Objectif de l'exercice | Dans le texte sur la communication politique, remplacez "contexte" par "cadre" et recopiez la partie qui commence par les mots contenant "La réponse est" et se termine par "aller bon train.".

La communication politique prend de plus en plus d’importance, plus de huit ans après la révolution. C’est un aspect positif, car communiquer se présente comme un élément clé de la démocratie. Il y a de plus en plus d’espaces et d’institutions qui donnent la parole.
Mais les politiciens ont-ils vraiment saisi les enjeux d’aujourd’hui ? A titre d’exemple, le discours du chef du gouvernement, diffusé dans la soirée du dimanche 10 février, à 22 heures, durant une émission sportive. Demeure alors la question de la perception de la communication politique. Lotfi Saïbi, consultant et expert en communication, apporte son éclairage sur ce sujet.
Le premier élément à comprendre est celui du timing. Pourquoi l’allocution de Youssef Chahed a-t-elle été annoncée à la dernière minute, un dimanche soir ?
La réponse est claire, d’après M. Saïbi : « Cela revient en partie à une mauvaise compréhension de la communication. »
Ensuite, il fallait préciser le contexte dans lequel était faite cette intervention télévisée. Ainsi, les proches du chef du gouvernement auraient dû en spécifier le sujet et non laisser les spéculations aller bon train.
Par ailleurs, Lotfi Saïbi met en relief une particularité des sorties médiatiques de Youssef Chahed. Il déclare : « Il faut comprendre que tout le monde sait que le camp du chef du gouvernement fait le buzz. Et notamment quand il s’est attaqué à Nidaa Tounes et à Hafedh Caïd Essebsi, au moment même où le Chef de l’Etat était à Paris. Cela s’est aussi produit dimanche dernier, quand Béji Caïd Essebsi se trouvait à Addis Abeba, au Sommet de l’Union africaine. »
Et d’ajouter : « Mais plus encore, cela a démontré un manque d’empathie vis-à-vis des Tunisiens. Car l’avis d’une déclaration non programmée, en fin de soirée, a un caractère alarmiste. Or, ont été annoncées la reprise des cours et la fin de la crise avec l’UGTT, alors que cela avait déjà été fait officiellement. On peut donc se demander légitimement quelles considérations, à l’égard des élèves qui devaient reprendre les cours le lundi matin et des spectateurs qui travaillaient le lendemain, animaient ce discours. Et d’ailleurs, il n’a duré que sept minutes trente. »

Bloc de données |

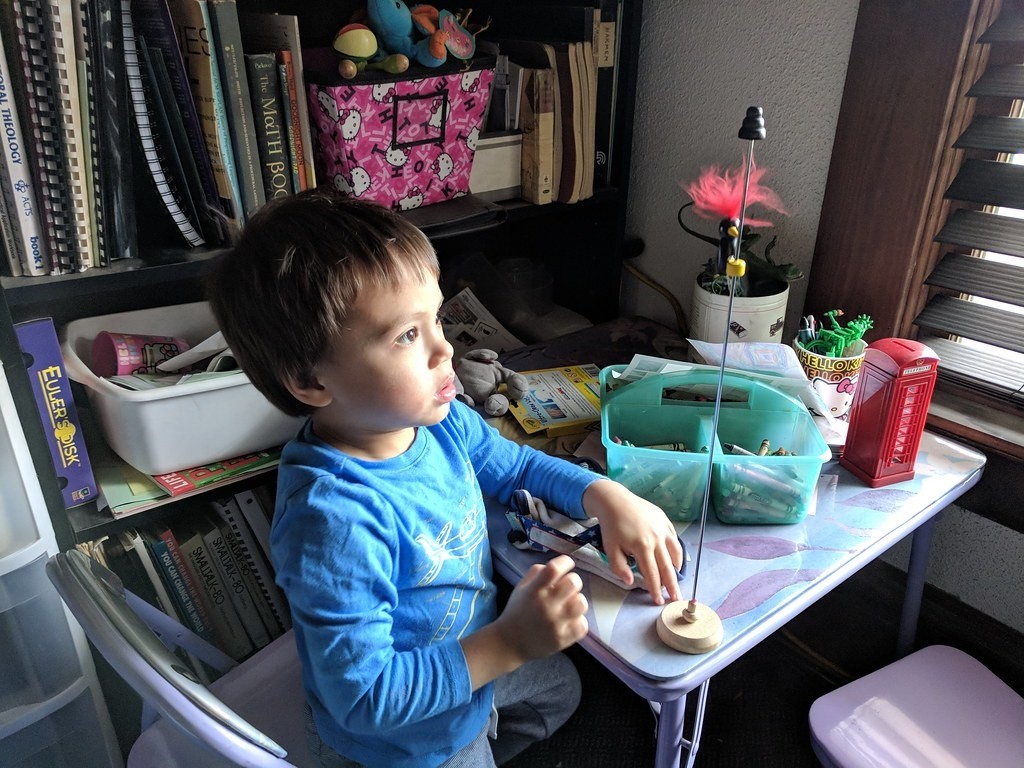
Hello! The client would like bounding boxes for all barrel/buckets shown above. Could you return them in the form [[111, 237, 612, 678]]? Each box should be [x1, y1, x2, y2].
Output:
[[689, 272, 791, 360]]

Réponse attendue |
La réponse est claire, d’après M. Saïbi : « Cela revient en partie à une mauvaise compréhension de la communication. »
Ensuite, il fallait préciser le cadre dans lequel était faite cette intervention télévisée. Ainsi, les proches du chef du gouvernement auraient dû en spécifier le sujet et non laisser les spéculations aller bon train.